科学的な実験に裏付けられた品質
徳島県では産学官が連携し、全国に先がけた実大強度試験などを行い、
ユーザーの求める信頼性の確保に努めてきました。
強度等の品質性能が明確な徳島すぎなら、建材として安心して使用できます。
今でこそスギ材は、梁・桁など木造住宅の構造材の代表として使われていますが、昭和50年代までのスギの評価は低いものでした。それは節を除いた40cmほどの小試験体で実験を行い、これから求められた強度が建築の現場で採用されていたからです。
そこで昭和59年、本県の林業家らが、徳島すぎの実寸法の梁材124本を国立林業試験場に持ち込み、曲げ強度の破壊実験をしたところ、予想以上に高い強度値を示しました。
この結果は波紋を呼び、それ以降、全国で実大材試験が行われ始めました。その後データが蓄積され、平成3年にはJAS強度値が見直され、全国の木造建築物でスギが使われるようになったのです。

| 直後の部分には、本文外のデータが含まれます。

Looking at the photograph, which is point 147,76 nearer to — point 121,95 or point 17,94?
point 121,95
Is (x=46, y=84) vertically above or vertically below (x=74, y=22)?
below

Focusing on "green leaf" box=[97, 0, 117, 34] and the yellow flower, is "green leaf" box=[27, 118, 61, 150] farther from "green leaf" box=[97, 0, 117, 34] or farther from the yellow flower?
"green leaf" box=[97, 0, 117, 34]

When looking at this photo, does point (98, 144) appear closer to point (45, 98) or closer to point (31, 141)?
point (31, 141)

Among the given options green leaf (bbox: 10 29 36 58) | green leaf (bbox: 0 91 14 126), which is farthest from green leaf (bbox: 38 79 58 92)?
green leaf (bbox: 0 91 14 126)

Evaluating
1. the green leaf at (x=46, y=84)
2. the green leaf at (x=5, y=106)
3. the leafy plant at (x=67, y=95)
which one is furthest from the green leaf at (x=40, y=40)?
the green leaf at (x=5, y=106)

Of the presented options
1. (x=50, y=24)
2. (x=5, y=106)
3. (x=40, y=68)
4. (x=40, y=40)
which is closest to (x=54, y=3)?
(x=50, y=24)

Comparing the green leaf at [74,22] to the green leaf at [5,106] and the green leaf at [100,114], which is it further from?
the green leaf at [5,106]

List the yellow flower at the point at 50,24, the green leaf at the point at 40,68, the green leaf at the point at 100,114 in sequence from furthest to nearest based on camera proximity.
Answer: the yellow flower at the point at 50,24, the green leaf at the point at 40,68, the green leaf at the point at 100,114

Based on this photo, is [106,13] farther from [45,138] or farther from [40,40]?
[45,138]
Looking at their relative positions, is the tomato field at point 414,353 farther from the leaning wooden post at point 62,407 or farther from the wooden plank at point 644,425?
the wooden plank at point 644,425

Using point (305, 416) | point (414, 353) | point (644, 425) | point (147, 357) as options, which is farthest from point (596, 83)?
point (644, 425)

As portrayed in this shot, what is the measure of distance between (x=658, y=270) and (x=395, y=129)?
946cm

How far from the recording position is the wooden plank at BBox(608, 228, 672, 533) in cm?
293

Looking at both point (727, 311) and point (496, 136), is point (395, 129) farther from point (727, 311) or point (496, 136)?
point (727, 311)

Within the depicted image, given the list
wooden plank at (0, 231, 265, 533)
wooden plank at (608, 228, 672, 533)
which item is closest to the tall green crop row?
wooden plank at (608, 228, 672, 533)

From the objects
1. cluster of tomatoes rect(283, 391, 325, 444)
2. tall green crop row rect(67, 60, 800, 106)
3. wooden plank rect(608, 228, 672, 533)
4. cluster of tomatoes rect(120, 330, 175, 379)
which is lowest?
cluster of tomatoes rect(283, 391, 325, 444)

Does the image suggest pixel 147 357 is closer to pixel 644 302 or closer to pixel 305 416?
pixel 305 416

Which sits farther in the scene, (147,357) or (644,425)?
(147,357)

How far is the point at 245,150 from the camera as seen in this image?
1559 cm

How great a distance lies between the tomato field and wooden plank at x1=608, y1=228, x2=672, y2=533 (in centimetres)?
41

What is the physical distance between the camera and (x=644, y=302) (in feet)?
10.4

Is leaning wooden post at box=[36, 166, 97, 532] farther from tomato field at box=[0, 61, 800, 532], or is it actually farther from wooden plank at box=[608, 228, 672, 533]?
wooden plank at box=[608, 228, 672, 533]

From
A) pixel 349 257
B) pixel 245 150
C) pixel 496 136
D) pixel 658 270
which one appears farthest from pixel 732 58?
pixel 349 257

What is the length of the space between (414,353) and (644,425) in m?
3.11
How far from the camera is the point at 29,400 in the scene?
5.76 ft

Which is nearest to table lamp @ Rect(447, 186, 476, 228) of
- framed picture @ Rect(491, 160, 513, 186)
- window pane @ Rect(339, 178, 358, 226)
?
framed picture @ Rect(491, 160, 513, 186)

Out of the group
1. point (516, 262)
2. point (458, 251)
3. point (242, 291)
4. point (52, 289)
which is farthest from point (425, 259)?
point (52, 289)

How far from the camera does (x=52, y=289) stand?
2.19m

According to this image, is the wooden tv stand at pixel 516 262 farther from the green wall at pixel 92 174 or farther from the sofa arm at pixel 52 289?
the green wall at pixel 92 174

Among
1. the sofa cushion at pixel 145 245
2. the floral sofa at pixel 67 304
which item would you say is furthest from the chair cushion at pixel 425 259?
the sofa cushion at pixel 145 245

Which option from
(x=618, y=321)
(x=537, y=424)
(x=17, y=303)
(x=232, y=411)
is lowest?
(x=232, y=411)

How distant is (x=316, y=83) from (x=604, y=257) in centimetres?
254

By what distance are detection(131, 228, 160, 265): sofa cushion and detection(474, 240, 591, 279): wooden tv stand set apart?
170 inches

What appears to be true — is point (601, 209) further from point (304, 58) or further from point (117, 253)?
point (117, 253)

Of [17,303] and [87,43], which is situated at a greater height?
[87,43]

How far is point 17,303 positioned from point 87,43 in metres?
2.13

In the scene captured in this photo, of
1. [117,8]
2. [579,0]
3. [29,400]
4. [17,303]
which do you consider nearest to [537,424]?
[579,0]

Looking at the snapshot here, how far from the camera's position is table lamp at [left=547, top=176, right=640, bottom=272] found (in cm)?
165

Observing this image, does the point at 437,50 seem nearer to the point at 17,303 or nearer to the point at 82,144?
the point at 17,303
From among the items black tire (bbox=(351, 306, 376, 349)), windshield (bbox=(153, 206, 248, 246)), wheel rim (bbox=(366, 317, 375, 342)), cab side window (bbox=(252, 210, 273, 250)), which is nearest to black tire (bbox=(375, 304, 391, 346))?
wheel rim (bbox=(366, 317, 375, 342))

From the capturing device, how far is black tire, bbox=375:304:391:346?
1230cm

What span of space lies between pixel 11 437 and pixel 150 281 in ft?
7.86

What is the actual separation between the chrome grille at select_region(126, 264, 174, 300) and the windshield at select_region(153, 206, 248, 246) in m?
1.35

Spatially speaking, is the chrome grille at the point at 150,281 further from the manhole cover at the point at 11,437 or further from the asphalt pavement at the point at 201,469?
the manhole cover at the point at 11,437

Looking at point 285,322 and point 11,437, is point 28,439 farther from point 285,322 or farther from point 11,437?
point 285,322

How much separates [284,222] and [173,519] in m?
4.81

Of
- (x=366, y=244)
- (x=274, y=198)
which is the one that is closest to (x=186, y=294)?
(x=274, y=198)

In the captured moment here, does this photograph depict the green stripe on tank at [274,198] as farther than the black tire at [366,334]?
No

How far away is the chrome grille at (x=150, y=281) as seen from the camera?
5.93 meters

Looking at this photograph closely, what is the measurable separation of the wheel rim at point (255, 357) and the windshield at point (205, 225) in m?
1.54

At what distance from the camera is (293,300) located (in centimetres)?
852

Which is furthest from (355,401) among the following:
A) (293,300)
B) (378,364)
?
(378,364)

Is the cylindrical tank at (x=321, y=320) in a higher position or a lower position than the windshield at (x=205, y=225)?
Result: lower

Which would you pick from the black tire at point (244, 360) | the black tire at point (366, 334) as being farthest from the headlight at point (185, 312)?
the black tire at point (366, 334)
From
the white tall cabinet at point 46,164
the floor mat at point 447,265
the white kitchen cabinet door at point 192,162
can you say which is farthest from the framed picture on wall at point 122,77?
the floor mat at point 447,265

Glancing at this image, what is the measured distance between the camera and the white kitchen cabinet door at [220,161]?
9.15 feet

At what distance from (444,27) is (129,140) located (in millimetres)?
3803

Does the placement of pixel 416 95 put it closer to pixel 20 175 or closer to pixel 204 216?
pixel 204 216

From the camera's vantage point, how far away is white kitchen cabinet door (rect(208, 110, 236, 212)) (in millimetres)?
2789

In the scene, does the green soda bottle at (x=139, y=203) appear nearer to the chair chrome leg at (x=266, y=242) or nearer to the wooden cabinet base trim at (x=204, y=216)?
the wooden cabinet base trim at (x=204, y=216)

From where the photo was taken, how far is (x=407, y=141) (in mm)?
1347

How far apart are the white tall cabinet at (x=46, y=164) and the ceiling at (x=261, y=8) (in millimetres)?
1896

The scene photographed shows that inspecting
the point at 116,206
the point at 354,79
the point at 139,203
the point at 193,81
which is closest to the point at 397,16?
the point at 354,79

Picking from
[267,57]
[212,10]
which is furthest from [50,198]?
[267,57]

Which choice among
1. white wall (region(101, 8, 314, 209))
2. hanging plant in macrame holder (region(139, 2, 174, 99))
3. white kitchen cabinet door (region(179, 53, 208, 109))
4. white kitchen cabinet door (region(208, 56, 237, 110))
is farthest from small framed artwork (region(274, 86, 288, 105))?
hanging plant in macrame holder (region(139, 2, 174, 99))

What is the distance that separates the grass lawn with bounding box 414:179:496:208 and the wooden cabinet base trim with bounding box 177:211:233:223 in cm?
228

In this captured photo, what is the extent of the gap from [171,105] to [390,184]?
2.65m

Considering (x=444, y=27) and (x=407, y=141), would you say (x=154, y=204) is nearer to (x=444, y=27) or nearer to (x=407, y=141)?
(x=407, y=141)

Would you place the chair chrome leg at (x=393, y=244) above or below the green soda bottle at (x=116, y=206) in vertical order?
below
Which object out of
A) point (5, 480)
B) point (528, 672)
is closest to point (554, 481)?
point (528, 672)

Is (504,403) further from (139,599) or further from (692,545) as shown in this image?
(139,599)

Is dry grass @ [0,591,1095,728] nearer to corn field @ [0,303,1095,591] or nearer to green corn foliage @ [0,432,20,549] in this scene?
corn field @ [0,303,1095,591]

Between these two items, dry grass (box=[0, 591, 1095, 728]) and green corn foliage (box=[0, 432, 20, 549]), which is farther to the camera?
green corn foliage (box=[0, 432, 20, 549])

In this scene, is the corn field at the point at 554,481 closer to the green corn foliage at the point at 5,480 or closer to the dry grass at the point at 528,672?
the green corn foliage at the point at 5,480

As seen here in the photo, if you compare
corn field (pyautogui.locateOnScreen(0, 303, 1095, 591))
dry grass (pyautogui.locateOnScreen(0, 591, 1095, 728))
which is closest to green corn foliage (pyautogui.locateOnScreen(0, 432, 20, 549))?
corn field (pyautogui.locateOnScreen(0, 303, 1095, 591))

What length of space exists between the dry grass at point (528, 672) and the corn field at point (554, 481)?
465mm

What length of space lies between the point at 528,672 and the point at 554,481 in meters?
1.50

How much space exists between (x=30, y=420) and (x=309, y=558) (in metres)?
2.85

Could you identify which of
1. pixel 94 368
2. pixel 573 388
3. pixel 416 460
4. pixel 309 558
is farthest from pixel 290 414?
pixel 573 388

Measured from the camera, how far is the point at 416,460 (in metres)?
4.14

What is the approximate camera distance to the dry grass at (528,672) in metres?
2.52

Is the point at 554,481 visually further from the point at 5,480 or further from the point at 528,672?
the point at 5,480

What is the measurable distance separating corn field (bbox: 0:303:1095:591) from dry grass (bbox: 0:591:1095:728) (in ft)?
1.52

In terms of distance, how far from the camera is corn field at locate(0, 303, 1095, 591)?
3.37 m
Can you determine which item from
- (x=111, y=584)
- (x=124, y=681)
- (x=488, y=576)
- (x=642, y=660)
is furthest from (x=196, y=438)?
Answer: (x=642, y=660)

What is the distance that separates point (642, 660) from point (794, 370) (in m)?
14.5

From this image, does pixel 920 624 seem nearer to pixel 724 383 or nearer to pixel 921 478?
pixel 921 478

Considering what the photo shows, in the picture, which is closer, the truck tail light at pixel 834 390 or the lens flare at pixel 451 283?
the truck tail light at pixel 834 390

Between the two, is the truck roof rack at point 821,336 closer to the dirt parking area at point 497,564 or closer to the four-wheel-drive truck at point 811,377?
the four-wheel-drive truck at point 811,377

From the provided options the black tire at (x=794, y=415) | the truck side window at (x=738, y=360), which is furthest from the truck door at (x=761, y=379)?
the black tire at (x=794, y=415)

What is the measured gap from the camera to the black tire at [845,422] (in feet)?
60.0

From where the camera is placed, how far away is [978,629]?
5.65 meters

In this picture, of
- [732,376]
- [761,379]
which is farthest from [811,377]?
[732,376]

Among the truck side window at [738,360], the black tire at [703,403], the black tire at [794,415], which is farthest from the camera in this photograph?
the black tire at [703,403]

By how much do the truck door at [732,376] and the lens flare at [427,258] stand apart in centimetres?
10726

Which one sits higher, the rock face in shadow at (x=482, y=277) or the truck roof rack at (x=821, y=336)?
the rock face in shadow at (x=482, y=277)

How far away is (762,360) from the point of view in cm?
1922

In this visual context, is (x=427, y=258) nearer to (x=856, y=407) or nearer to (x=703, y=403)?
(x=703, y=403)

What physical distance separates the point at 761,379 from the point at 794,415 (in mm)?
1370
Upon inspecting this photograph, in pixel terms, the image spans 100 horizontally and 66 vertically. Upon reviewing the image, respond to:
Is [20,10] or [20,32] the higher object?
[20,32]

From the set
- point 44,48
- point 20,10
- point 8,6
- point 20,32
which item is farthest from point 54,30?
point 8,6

梁・桁など横架材に用いられる甲種構造材で比較すると、1級材では「ベイマツ」が「スギ」を上回りますが、一般に流通している2級材では、「スギ」が「ベイマツ」を上回っています。
また、機械等級区分製材(E90)でみると、「スギ」が「ベイマツ」を上回っていることがわかります。これまで実験した徳島すぎ梁材(379体)のデータを分析すると、全体でもE90が全体の46%を占めていることから、徳島すぎが強度に優れ、他地域では真似の出来ない特徴となっています。
徳島県では、こうした徳島すぎの特徴やこれまでの研究成果を生かし、これまで勘や経験で決められてきた部材の断面寸法を標準化した「徳島すぎスパン表」を作成し普及しているほか、県産木造住宅の仕口・継ぎ手など接合部の強度性能を検証するなど、常に県産木造住宅の信頼性向上に努めています。
なお、徳島すぎの良さは強度だけではありません。もともと板材の産地で、「阿波の三分板」として大きなシェアを誇り、昭和初期には那賀川河口に西日本有数の製材産地を形成した伝統的製材技術はその後、スギ足場板生産に生かされ、現在では、付加価値の高い「住宅用内外装材」に生かされています。
吉野川以南の温暖多雨な気候・風土はスギの生育に適し、大径材丸太から良質な厚板が採材できることとなります。また豊富な日照量のもとでじっくりと乾燥された徳島すぎの厚板にはスギ本来の天然抽出成分が温存されています。